There is no "perfectly valid" IRI; there are IRIs that are valid under 
Unicode 6.0, and there are IRIs that are valid under Unicode 5.1. For 
that matter, there are IRIs that are valid under Unicode 7.0. We have 
accepted that these can't be looked up until upgrades happen.

This is exactly the same class of processing logic needed if P1->Pn are 
expecting NFC-compliant UTF-8. Either they trust that input is valid, or 
they check.

>
> 2. Suppose P3 is a non-IDNA aware process, so IRIs should be converted 
> to Punycode by P2 before sending. Should one do a validity check in 
> P2? How do we avoid problem #1 in that case?
Given the answer to #1, this is not an issue. P2 should check.
>
> 3. The current protocol spec appears to only require validity checking 
> when converting to punycode. So when an IRI is already in punycode 
> (which could have been from IDNA2003 application), it might not  
> undergo any checking at all when going from P1 to the DNS; so 
> everything depends on the registry's doing the right thing. Is it best 
> to check anyway, or does that run into problem #1?
See above about "trust". Either P2.... trust P1 to have done the checks, 
or they don't. If they do checks at all, they need to do all checks.
>
> 4. If P2 accepts an IRI in Unicode and passes it on to P3 in Unicode 
> (never converting to punycode), should it do any validity checking?
See above.
>
> 5. When a search engine does indexing, it has to map together IRIs 
> that are "equivalent" (resolving to the same logical location). When 
> it provides an IRI to the user for a page, that IRI should go to the 
> indexed page. However, because IDNA2003 and IDNA2008 browsers may go 
> to different places with the same IRI, which do we provide? If we try 
> to test for which browser the user has, that is clumsy and error-prone.
When a search engine does indexing, it maps together a lot more URLs 
than the ones that appear superficially syntactically equivalent.

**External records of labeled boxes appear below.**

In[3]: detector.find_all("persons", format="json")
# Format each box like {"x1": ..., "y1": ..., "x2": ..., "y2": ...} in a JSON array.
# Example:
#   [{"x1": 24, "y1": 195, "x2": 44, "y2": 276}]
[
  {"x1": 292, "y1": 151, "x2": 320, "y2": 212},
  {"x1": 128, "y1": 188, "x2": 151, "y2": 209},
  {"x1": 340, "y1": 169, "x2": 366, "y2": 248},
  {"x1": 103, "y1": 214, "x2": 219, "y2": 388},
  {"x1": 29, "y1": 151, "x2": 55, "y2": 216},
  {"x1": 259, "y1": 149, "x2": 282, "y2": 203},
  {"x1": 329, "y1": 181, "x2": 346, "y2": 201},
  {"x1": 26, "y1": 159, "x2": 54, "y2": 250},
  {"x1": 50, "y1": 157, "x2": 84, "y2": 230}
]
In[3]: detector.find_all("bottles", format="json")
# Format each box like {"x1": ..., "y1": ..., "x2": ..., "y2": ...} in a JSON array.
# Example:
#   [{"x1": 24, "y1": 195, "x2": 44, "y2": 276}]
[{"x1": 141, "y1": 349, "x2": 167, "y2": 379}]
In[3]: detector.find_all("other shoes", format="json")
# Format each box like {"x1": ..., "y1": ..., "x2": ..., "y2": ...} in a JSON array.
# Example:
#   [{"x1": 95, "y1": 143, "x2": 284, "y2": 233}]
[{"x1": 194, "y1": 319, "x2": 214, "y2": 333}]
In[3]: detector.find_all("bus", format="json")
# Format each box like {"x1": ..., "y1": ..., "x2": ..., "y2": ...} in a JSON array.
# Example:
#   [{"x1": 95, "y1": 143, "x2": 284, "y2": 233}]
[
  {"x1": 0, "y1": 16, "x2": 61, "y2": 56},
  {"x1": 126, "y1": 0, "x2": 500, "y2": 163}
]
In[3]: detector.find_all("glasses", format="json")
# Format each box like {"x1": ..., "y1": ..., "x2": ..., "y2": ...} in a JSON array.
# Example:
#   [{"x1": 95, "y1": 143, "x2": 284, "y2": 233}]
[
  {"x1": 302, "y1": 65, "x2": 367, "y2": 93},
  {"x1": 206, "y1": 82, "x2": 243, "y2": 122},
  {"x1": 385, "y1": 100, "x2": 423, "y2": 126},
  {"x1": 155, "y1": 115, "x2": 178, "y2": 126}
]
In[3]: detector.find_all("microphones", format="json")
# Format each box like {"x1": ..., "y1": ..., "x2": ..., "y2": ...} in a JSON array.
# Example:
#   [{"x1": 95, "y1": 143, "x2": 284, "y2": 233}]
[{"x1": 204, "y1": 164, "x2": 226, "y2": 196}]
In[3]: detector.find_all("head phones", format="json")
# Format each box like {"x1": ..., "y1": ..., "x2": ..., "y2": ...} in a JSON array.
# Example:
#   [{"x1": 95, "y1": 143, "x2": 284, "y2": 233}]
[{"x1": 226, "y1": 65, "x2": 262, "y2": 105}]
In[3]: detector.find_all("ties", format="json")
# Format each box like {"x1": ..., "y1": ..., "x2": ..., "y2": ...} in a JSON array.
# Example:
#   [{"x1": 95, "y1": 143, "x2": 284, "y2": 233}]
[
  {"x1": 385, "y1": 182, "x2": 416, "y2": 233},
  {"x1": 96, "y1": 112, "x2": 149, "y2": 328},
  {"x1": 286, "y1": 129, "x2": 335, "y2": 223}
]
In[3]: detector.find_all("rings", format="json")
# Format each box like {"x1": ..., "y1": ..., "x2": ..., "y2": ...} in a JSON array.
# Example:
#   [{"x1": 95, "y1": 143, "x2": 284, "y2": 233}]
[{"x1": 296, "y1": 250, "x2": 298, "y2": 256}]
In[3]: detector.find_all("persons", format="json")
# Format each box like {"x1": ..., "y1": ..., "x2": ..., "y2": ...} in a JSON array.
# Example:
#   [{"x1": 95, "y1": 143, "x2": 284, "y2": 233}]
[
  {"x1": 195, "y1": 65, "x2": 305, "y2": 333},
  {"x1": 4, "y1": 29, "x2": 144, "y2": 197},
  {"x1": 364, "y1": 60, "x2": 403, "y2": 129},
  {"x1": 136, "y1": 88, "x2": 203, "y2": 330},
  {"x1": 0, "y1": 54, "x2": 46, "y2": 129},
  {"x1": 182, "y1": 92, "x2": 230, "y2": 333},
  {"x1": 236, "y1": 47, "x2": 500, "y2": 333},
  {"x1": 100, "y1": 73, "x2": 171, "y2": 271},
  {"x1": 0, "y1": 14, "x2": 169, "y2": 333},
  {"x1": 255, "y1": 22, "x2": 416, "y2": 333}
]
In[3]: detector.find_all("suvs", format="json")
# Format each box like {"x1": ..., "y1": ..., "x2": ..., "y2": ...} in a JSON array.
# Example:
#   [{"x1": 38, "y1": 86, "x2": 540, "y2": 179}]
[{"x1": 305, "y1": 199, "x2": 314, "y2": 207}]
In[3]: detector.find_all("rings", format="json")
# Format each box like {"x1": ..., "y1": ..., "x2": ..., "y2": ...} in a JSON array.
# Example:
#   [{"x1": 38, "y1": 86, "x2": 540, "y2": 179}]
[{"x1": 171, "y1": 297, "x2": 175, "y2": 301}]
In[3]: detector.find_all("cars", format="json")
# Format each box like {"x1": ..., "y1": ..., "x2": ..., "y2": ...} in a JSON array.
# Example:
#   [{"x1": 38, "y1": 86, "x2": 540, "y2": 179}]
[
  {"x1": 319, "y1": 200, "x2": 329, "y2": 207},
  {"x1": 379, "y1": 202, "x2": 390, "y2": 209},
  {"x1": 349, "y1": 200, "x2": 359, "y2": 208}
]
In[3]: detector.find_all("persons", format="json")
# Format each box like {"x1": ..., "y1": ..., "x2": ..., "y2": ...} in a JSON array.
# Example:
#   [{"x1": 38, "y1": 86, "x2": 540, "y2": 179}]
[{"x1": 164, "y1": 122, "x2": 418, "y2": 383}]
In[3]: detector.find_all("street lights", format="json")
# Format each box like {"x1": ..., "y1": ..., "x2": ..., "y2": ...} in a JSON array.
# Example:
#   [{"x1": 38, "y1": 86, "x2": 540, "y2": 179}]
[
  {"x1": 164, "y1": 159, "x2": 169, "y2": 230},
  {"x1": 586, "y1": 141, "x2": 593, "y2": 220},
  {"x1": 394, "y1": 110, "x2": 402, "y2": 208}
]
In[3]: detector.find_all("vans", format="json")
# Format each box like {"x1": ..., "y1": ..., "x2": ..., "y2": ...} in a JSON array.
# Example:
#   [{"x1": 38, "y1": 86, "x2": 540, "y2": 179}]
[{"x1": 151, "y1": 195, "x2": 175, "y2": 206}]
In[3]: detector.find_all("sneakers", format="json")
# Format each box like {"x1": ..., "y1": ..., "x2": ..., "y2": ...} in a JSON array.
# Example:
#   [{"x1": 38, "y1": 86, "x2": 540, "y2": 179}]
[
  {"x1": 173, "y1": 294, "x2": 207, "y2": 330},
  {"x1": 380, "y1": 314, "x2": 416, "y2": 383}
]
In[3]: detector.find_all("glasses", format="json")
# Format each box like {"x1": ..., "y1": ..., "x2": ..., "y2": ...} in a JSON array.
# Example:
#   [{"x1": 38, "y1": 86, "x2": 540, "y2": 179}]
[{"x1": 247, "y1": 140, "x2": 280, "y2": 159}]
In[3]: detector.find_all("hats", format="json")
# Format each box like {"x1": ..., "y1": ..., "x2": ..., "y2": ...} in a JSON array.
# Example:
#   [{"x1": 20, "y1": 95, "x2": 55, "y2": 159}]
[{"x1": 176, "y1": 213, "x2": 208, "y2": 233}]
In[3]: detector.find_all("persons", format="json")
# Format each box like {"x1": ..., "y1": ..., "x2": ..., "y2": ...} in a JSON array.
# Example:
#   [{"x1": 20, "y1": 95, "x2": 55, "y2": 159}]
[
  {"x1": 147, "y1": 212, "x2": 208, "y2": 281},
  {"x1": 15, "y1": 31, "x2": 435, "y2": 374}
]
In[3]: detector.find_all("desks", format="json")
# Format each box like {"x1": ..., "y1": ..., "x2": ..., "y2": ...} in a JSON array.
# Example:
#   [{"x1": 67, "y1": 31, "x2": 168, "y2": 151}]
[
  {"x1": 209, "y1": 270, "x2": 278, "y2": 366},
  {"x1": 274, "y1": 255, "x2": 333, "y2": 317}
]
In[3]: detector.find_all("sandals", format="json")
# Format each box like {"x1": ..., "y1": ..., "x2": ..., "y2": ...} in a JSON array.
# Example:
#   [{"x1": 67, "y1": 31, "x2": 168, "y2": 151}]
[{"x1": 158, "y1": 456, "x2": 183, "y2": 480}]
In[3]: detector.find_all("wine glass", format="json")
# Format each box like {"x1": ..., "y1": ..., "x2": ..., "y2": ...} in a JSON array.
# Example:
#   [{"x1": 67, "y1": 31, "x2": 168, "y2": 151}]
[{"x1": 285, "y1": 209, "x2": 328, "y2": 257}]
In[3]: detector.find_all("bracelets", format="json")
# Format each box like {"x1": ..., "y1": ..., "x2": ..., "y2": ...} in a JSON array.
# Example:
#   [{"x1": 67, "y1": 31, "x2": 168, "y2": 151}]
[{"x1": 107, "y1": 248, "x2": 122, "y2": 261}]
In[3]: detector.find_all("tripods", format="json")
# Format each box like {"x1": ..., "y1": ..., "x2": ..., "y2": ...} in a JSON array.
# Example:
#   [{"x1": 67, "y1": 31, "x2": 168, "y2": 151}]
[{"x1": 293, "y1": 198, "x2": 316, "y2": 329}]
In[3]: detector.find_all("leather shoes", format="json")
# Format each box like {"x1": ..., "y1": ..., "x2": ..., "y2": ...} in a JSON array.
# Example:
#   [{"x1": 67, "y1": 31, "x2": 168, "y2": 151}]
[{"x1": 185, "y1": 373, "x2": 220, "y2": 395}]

My personal answer is that the URI (with a punycoded domain name) should 
be provided, because that's what the search engine has actually observed 
to cause the page to be fetched), and reconstructing an IRI from an URI 
is an error prone process (you basically have to guess).

Given that some people have decided that they want to provide IRIs to 
the user, some A-labels have to be converted back to U-labels. In both 
the cases we have let ourselves be twisted around by (final sigma and 
ß), the punycode form maps back to exactly one U-label.

This U-label will cause a different A-label in an IDNA2003 browser than 
in an IDNA2008 browser. But there's absolutely no ambiguity on which 
U-label to return; there is no possible U-label that one can return to 
an IDNA2003 browser that can cause that browser to go to the IDNA2008 site.

So the answer is simple: Return the A-label form. Preferably by 
abandoning the idea of returning IRIs.